Selected excerpt ▸
++++++++++

An arthroscopy is a ‘keyhole’ daycase surgical procedure, performed under a general anaesthetic, that specialist knee surgeons use to visualise, diagnose and treat many different problems inside the native or even replaced knee joint.

We all know that degenerative osteoarthritis, inflammation and accidental injuries can damage bones, cartilage, ligaments, muscles and tendons. For ALL conditions the treatment begins with a thorough personalised medical history, face-to-face physical examination and either x-rays and very commonly magnetic resonance imaging (MRI) – which has the advantage of very accurately visualising both the cartilage / soft tissues and the bones.

Symptoms that may require you to have an arthroscopic knee examination include:


  • Synovitis, an inflammation of the lining of the knee can be diagnosed and biopsied (for histological examination) via an arthroscopic procedure.

Acute (recent) or chronic (long-standing) knee injuries

  • Loose bodies of bone and/or cartilage in the knee
  • Meniscal (cartilage) tears, chondromalacia (wearing or injury of the cartilage cushion) and anterior cruciate ligament tears with instability


‘Wear and tear’ arthritis is a common ailment in patients that can start after age 40 years.

Many ‘mechanical’ problems associated with osteoarthritis can be treated with an arthroscopy, with some procedures combining both arthroscopic and standard open surgery:

  • Repair or resection of torn knee cartilage (meniscus)
  • Reconstruction of anterior cruciate ligament in the knee (ACL)
  • Removal of inflamed lining (synovium) in the knee
  • Repair of other torn knee ligaments
  • Removal of loose bone or cartilage from the knee

Other joints most frequently examined using an arthroscopy include the shoulder, elbow, ankle, hip and wrist joints.

As advances are made in fibreoptic technology and orthopaedic surgeons develop new techniques, other joints may be treated more frequently using this method in the future.

What happens during an arthroscopic operation?

During an arthroscopic examination, the orthopaedic surgeon makes a small incision (5mm) in the skin, either side of the kneecap (patella) tendon and inserts a pencil-sized diameter arthroscope instrument. The arthroscope instrument contains a small lens and lighting system to magnify and illuminate the structures inside the joint, giving the surgeon and patient a magnified and high definition view of the structures within the knee joint.

++++++++++

Given information ▸
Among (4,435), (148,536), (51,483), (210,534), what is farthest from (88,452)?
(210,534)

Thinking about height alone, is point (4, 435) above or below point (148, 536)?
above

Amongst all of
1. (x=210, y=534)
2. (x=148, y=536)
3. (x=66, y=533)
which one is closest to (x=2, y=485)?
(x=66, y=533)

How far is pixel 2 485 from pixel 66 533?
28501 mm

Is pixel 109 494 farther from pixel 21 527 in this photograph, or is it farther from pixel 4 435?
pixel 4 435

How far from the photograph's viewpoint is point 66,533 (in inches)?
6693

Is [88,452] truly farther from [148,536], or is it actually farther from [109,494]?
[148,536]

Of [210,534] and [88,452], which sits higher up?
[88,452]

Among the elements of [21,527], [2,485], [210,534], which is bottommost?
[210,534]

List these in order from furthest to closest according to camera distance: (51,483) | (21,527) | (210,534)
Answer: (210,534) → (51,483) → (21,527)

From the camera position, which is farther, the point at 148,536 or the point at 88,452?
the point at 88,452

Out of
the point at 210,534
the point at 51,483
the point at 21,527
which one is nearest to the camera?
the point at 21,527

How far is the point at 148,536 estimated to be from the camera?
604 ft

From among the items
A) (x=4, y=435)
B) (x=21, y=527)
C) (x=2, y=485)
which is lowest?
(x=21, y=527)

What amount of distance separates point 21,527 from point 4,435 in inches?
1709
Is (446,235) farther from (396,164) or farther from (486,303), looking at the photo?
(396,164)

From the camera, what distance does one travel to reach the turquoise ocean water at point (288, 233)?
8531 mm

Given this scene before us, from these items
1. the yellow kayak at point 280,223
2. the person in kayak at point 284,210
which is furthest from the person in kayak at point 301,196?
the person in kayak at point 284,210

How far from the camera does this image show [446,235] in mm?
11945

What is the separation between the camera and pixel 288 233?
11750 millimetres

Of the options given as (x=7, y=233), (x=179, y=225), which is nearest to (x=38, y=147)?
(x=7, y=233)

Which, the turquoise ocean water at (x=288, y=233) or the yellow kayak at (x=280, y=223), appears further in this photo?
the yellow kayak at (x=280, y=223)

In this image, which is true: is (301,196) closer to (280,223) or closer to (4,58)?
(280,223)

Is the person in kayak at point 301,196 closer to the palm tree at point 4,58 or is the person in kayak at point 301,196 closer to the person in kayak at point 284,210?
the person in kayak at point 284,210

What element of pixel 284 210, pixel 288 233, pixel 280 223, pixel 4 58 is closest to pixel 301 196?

++++++++++

Work instructions ▸
(1) Using the knee arthroscopy text, answer these questions:
(a) What kind of anaesthetic is an arthroscopy performed under?
(b) After what age can ‘wear and tear’ arthritis start?
(c) How long is the incision the surgeon makes in the skin during an arthroscopic examination?
(2) Reproduce word for word the part of the knee arthroscopy text that begins with "Many ‘mechanical’ problems" and ends after "in the future.".

Your written answers ▸
(1)
(a) A general anaesthetic.
(b) After age 40 years.
(c) 5mm.

(2)
Many ‘mechanical’ problems associated with osteoarthritis can be treated with an arthroscopy, with some procedures combining both arthroscopic and standard open surgery:

  • Repair or resection of torn knee cartilage (meniscus)
  • Reconstruction of anterior cruciate ligament in the knee (ACL)
  • Removal of inflamed lining (synovium) in the knee
  • Repair of other torn knee ligaments
  • Removal of loose bone or cartilage from the knee

Other joints most frequently examined using an arthroscopy include the shoulder, elbow, ankle, hip and wrist joints.

As advances are made in fibreoptic technology and orthopaedic surgeons develop new techniques, other joints may be treated more frequently using this method in the future.